- Source
§ §
D'aussi loin que me portent mes souvenirs la colère est une sensation qui a une part prépondérante dans ma psyché….et par voie de conséquence, dans ma vie !
Il semblerait que je ne sois pas né en colère, du moins d'après ce que certains peuvent en dire.

Depuis qu'Alexis est né il nous arrive, sa maman et moi, de questionner nos géniteurs respectifs afin de comparer une action, un comportement, une attitude entre notre petit bonhomme et nous-mêmes.
Constance obtient souvent des réponses, ce qui semble finalement être assez normal. Quant à moi il n'est personne pour être capable de me fournir les fameuses réponses. Celui qui devrait savoir, mon père, répond invariablement « Je ne sais plus » lorsqu'on lui pose des questions sur ma petite enfance.
§ §
- Données extraites
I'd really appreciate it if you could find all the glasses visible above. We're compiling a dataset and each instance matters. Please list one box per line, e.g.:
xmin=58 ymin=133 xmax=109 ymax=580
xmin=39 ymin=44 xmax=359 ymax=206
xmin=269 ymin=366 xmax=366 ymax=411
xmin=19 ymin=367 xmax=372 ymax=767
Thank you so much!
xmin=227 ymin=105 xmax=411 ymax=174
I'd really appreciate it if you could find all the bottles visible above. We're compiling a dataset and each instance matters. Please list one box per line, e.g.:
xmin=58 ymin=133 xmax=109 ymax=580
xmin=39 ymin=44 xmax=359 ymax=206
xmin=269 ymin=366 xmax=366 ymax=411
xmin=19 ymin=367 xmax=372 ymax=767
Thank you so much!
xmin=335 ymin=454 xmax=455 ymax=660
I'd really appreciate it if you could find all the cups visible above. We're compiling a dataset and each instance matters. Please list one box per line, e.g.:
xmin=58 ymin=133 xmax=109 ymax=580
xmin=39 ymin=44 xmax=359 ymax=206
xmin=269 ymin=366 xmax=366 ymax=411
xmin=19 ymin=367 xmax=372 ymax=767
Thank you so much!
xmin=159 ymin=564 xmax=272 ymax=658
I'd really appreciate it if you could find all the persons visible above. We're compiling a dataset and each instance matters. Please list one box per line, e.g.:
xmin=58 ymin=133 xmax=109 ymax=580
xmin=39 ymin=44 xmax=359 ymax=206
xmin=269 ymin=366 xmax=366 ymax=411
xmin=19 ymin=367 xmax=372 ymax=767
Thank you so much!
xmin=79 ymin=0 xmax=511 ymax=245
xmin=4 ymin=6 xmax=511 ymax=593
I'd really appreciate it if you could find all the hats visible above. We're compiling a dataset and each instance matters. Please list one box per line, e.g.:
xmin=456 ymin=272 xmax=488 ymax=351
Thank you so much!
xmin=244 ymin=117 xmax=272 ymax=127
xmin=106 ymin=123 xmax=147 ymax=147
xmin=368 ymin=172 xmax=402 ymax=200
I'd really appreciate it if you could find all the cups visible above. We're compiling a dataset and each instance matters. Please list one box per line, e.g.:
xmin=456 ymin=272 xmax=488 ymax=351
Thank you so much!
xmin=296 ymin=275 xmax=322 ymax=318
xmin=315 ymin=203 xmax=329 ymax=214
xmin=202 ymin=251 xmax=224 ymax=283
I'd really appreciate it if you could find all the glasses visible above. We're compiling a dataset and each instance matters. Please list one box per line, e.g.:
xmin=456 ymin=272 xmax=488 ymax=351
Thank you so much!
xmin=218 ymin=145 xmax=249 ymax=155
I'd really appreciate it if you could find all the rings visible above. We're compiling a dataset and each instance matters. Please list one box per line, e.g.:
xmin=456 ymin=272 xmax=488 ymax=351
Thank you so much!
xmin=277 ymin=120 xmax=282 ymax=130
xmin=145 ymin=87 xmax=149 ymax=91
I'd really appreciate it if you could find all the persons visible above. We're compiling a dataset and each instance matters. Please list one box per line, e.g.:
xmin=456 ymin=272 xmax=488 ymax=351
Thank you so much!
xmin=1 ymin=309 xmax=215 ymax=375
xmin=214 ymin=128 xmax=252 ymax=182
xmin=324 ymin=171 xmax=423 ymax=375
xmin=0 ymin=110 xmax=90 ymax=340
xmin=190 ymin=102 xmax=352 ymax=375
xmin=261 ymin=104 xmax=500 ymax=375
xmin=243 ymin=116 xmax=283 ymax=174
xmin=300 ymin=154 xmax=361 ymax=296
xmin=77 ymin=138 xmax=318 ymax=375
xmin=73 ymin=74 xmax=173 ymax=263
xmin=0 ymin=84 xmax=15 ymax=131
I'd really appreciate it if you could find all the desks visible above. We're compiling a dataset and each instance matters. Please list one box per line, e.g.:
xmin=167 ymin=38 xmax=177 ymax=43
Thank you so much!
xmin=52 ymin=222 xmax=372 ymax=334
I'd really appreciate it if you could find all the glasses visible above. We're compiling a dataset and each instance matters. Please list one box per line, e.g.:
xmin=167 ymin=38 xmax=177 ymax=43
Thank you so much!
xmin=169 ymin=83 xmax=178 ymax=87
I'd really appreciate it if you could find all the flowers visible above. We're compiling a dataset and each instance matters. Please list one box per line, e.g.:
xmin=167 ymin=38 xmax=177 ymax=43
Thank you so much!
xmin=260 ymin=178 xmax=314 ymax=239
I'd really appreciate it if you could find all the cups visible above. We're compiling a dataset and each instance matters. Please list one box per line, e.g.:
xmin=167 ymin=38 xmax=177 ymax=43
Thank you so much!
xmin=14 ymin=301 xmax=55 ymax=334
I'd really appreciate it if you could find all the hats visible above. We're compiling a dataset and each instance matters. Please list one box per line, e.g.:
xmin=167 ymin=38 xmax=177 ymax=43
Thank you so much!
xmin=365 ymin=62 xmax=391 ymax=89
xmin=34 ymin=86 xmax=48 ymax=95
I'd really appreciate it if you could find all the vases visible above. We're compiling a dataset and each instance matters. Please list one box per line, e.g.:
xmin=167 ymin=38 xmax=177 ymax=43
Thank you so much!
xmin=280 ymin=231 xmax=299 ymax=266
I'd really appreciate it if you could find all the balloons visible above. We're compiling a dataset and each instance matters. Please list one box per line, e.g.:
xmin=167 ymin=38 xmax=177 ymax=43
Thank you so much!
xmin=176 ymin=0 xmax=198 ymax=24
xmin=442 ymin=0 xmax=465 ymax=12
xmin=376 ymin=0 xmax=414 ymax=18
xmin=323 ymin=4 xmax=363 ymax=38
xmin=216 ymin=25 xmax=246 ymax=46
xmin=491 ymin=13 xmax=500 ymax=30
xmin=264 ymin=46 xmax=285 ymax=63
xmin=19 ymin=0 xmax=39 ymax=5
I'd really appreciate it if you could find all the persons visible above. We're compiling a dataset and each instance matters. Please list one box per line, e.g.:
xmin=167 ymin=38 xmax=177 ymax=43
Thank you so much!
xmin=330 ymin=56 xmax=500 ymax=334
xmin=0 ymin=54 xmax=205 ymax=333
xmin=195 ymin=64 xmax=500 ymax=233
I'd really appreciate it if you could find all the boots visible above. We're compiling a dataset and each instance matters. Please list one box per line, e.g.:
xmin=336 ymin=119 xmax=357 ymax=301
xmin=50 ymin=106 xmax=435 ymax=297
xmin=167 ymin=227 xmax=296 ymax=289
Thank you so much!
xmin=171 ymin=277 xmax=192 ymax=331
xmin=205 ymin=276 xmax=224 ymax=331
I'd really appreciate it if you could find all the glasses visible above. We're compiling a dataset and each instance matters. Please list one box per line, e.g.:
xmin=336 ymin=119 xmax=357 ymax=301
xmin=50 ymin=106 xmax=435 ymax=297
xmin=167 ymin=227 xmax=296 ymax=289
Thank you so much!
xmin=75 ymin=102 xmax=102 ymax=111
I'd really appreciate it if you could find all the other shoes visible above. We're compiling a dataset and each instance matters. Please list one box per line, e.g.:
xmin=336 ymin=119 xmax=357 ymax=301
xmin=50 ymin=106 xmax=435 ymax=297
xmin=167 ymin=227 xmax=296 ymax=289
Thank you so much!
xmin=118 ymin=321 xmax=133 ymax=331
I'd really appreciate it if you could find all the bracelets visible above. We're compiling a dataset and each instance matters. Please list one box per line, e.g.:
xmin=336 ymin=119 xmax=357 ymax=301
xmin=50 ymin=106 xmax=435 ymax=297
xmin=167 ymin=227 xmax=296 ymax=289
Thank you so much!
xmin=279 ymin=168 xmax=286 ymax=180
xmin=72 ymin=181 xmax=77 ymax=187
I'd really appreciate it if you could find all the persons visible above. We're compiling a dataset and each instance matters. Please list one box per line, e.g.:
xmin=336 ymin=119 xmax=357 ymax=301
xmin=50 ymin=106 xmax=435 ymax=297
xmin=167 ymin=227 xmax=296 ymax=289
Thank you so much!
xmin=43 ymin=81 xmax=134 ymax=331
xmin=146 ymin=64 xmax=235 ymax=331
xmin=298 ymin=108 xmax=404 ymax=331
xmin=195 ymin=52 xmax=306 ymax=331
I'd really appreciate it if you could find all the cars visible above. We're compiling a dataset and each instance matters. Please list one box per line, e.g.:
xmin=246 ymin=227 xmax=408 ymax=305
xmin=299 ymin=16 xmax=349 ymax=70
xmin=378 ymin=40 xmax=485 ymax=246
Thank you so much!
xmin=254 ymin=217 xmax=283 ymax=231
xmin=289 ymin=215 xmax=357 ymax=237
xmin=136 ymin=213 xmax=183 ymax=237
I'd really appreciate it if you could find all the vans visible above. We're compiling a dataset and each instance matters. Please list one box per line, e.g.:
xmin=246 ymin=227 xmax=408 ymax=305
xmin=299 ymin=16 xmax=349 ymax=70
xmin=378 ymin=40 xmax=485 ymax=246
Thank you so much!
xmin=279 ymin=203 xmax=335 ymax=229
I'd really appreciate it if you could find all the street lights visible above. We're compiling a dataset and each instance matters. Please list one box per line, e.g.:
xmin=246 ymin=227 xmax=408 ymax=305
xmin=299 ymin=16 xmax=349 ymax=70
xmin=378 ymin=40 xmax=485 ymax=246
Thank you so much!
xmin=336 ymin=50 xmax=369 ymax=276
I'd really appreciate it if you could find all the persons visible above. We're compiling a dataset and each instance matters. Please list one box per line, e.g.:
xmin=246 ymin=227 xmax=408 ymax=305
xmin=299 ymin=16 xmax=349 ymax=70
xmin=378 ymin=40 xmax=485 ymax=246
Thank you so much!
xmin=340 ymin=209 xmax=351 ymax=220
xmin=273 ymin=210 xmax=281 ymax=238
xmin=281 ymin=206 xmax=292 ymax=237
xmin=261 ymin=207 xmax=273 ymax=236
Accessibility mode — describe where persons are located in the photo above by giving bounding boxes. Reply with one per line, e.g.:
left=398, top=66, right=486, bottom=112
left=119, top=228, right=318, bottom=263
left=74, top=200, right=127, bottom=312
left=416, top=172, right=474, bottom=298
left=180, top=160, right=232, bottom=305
§ §
- Consignes
1. Reformulez sous forme de liste le paragraphe de la source qui commence par « Constance obtient souvent des réponses », en conservant ses faits principaux.
2. Poursuivez le texte sur la colère à partir de sa dernière phrase.
Les lignes n'interviennent pas dans ce travail.

- Réponses
1.
- Constance obtient souvent des réponses, ce qui semble assez normal.
- Personne n'est capable de me fournir ces réponses.
- Mon père, qui devrait savoir, répond toujours « Je ne sais plus » quand on l'interroge sur ma petite enfance.

2.
Je dis « On » car je ne demande jamais rien me concernant. Je n'ose pas. Comme si je n'avais pas la légitimité pour connaitre mon histoire….je sais que c'est con mais que voulez-vous, on vit chacun avec nos nœuds plus ou moins serrés au fond du bide et cela n'a que rarement à voir avec la raison ou quoi que ce soit de rationnel !
Je sais que j'ai le droit de savoir qui était ma mère et qui je suis finalement, mais je n'ose le demander de peur de déranger, de gêner….comme si j'allais leur voler leurs souvenirs eux qui en ont vraiment ! Eux qui ont vécu avec elle, qui l'ont connu, qui l'ont aimé. Ils ont des souvenirs que je n'ai pas, souvent je les envie.

J'ai bien l'impression que cette colère démarre à partir du moment où j'ai la sensation qu'on me met de côté de ma propre vie. Et cette colère atteint son paroxysme lorsqu'on m'accuse d'être responsable de la mort de ma mère par le truchement de ma propre naissance !

Ce jour-là l'absurdité et la méchanceté des hommes m'ont éclatés au visage et sont restés gravés à jamais dans ma mémoire. J'avais 3 ans.
De cette colère j'en ai fait des dessins. Noirs, glauques, terrifiants, ils étaient autant de cris silencieux…ils ne furent jamais compris.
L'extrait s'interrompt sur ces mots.